We can calculate Pearson's correlation between every pair of attributes.
- When it is close to 1, it means that there is a strong positive correlation. E.g., the median house value tends to go up when the median income goes up.
- When the coefficient is close to -1, it means that there is a strong negative correlation.
- Coefficients close to 0 means that there is no linear correlation.
Correlation analysis usually starts with a scatter diagram that graphically represents the relation of data pairs. The closer the scatter plot resembles a straight line, the higher the strength of association.
from pandas.plotting import scatter_matrix
attributes = ["median_house_value", "median_income", "total_rooms",
"housing_median_age"]
scatter_matrix(housing[attributes], figsize=(12, 8))
plt.show()
| Figure 6. This scatter matrix plots every numerical attribute against every other numerical attribute, plus a histogram of each numerical attribute |
Another way to check for correlation between attributes is to use the pandas scatter_matrix() function, which plots every numerical attribute against every other numerical attribute.

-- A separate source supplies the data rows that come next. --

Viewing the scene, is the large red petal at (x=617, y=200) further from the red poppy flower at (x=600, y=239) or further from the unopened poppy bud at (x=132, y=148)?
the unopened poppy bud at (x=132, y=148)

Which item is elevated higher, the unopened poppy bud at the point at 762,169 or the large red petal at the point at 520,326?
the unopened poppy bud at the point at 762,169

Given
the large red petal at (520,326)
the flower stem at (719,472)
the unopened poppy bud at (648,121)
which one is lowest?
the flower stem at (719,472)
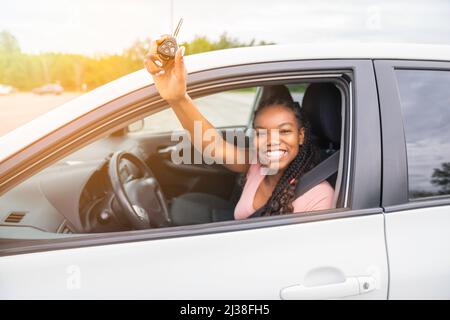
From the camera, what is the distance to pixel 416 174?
5.17ft

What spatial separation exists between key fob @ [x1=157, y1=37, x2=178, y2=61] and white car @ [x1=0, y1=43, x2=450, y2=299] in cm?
11

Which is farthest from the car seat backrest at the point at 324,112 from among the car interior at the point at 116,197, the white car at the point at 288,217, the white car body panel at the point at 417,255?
the white car body panel at the point at 417,255

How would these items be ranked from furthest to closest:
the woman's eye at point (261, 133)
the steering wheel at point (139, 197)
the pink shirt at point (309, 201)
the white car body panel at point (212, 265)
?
the woman's eye at point (261, 133)
the steering wheel at point (139, 197)
the pink shirt at point (309, 201)
the white car body panel at point (212, 265)

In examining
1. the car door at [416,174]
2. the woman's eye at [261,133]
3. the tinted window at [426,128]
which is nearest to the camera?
the car door at [416,174]

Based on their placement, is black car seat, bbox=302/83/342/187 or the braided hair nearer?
the braided hair

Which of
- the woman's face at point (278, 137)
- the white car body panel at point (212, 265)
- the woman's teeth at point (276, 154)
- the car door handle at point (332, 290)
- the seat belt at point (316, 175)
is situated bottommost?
the car door handle at point (332, 290)

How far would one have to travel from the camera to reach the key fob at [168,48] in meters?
1.39

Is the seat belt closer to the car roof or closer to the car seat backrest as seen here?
the car seat backrest

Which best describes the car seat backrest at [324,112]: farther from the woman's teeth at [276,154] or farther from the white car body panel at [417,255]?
the white car body panel at [417,255]

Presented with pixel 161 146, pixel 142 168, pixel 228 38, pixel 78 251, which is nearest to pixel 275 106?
pixel 142 168

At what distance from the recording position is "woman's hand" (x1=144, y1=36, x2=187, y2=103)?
1.41 metres

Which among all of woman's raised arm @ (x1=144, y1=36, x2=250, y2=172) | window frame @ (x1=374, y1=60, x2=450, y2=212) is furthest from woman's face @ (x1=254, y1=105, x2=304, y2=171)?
window frame @ (x1=374, y1=60, x2=450, y2=212)

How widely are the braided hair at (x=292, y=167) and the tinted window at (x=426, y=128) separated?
45 centimetres
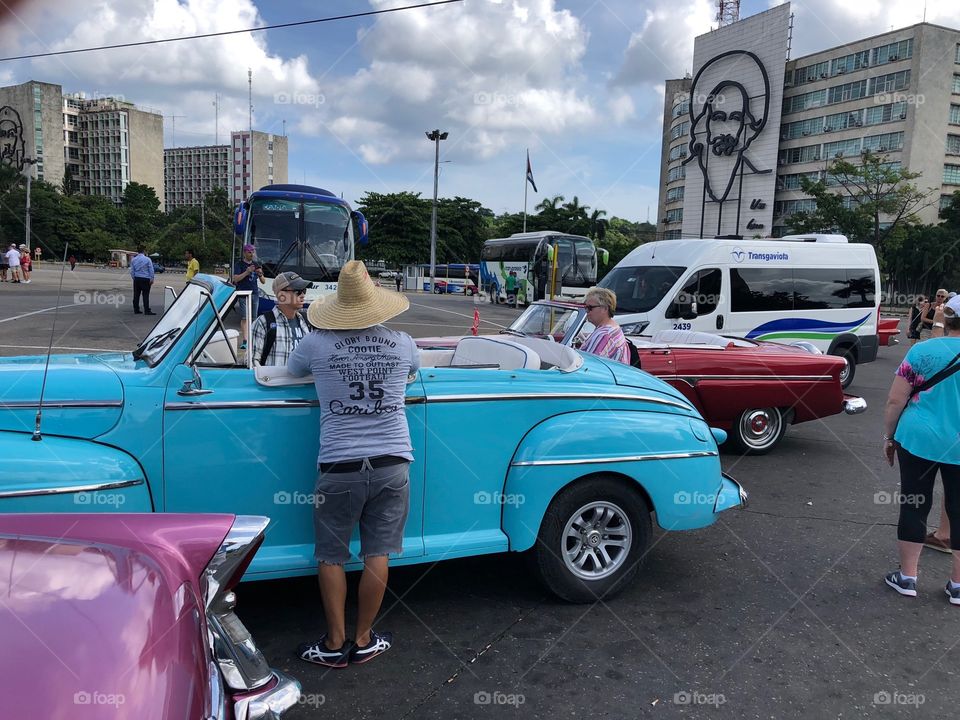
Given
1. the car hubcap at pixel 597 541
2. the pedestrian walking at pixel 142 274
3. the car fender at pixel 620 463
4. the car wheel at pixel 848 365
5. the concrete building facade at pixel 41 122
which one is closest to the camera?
the car fender at pixel 620 463

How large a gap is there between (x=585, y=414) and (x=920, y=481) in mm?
2048

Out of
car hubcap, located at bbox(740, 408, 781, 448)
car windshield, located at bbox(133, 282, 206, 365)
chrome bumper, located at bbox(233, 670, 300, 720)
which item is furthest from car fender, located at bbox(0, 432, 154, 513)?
car hubcap, located at bbox(740, 408, 781, 448)

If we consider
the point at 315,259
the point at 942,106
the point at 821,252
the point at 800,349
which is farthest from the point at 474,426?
the point at 942,106

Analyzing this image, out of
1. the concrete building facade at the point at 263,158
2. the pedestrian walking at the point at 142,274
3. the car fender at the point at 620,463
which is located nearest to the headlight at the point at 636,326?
the car fender at the point at 620,463

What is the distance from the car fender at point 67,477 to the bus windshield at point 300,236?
52.3 ft

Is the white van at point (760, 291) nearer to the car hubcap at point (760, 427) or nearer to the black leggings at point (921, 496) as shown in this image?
the car hubcap at point (760, 427)

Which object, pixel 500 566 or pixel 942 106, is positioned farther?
pixel 942 106

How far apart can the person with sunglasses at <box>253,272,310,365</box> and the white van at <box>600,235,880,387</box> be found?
6.96 metres

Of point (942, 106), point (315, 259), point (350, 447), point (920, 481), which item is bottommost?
point (920, 481)

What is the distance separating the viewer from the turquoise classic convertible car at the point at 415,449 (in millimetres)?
3066

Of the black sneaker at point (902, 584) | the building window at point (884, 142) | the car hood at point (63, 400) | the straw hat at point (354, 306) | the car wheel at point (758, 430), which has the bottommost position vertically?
the black sneaker at point (902, 584)

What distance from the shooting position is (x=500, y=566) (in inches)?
177

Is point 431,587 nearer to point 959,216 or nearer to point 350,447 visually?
point 350,447

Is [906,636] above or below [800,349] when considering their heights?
below
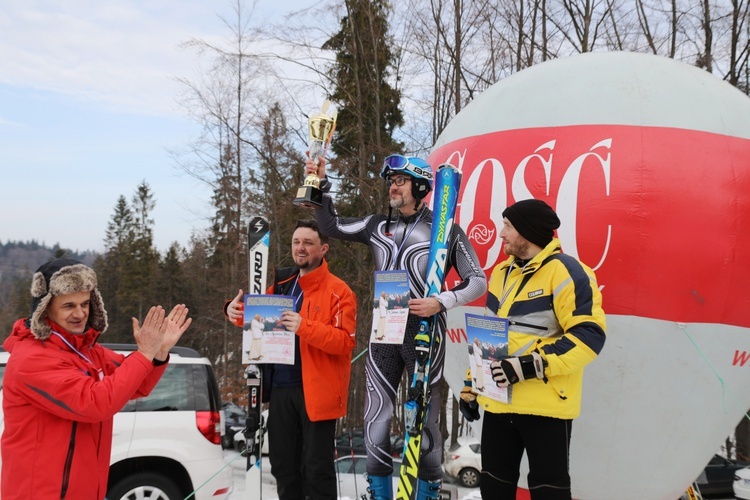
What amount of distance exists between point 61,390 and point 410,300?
1662mm

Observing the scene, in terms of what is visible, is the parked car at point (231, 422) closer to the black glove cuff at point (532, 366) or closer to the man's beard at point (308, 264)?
the man's beard at point (308, 264)

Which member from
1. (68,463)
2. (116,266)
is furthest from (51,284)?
(116,266)

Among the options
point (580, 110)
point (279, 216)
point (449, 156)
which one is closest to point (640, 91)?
point (580, 110)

In the above picture, we are implementing 4 attributes (median_house_value, median_income, total_rooms, housing_median_age), there are a total of 16 plots (= 4 x 4).
The most promising attribute to predict the median house is the median income, so plotting their correlation scatterplot.
housing.plot(kind="scatter", x="median_income", y="median_house_value",
alpha=0.1, grid=True)
plt.show()
Experiment with Attribute Combinations
One last thing you may want to do before preparing the data for Machine Learning algorithms is to try out various attribute combinations.
For example, the population parameter is not very useful, but obtaining another interesting attribute like 'population_per_household' is more useful by dividing the 'population' by the 'households' parameter.
housing["rooms_per_house"] = housing["total_rooms"] / housing["households"]
housing["bedrooms_ratio"] = housing["total_bedrooms"] / housing["total_rooms"]
housing["population_per_house"] = housing["population"] / housing["households"]
Now let's look at the correlation matrix again:
corr_matrix = housing.corr()
corr_matrix["median_house_value"].sort_values(ascending=False)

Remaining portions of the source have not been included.